Read Part 1

Thomas Sutcliffe hints at the coming social media revolution. He sees culture breaking down into micro-cultures, places of individual self-expression. He drools over the idea of owning a TiVo box (I bet he had shelves heaving with unwatched VHS cassettes, like the rest of us). Perhaps his most prescient vision is one drawn from an observation of 1999. An advert for GAP clothing reflects a changing view of the world. Three children represent a changing world, a connected, socially fluid world. Words are not present, words divide, and pictures are read by all of us.

Science pundits have an unfair advantage in the prediction game. They can look to what is in the early stages of development and then simply place a timeframe on events. So no surprises that Steve Connor looks to the Human Genome Project for inspiration. It's the ongoing debate on human cloning and designer babies that concerns Connor. By 2005, he predicts, the UK government will approve 'therapeutic cloning' of human cells. In 2004, the UK's Human Fertilization and Embryology Authority gave such permission.

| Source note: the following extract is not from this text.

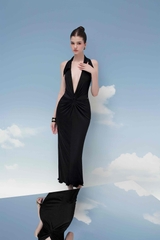 Đầm Body Dáng Dài Xếp Xoắn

Connor's vision of computing goes deeper than that of his fellow Indy journalists. He sees the end of the silicon chip by 2020, replaced by DNA to produce biological computers. By 2013 the three core components of a bio computer have been developed (storage, method of transmission and logic system). But progress is slow and bio computers are currently far less able than silicon based computers. But Connor may yet be proved right, let's check back in five years' time.

So on the morning of 01.01.2000 there was optimism. Mankind was going forward towards its true potential and destiny. New Labour was a breath of fresh air. Osama Bin Laden was a fringe loon. We weren't concerned with the expenses of our politicians. We didn't have a clue as to what a Credit Crunch was. Eastern Europe was that place we went on £5 flights from EasyJet. Our military presence in the Middle East was minimal. Big Brother, the TV show, did not exist. Big Brother, the surveillance state was still small(ish). Yet somehow all these red flags were missed by those pundits foolish enough to peer into the crystal ball.

Histories of the twentieth century often begin with the death of Queen Victoria in 1901. The optimism of that first Independent of the twenty-first century lasted 619 days. Histories of the new millennium begin on Tuesday 11 September 2001. The only prediction that everybody got right, the one at the start of each article that day, is that second guessing the future is a mug's game.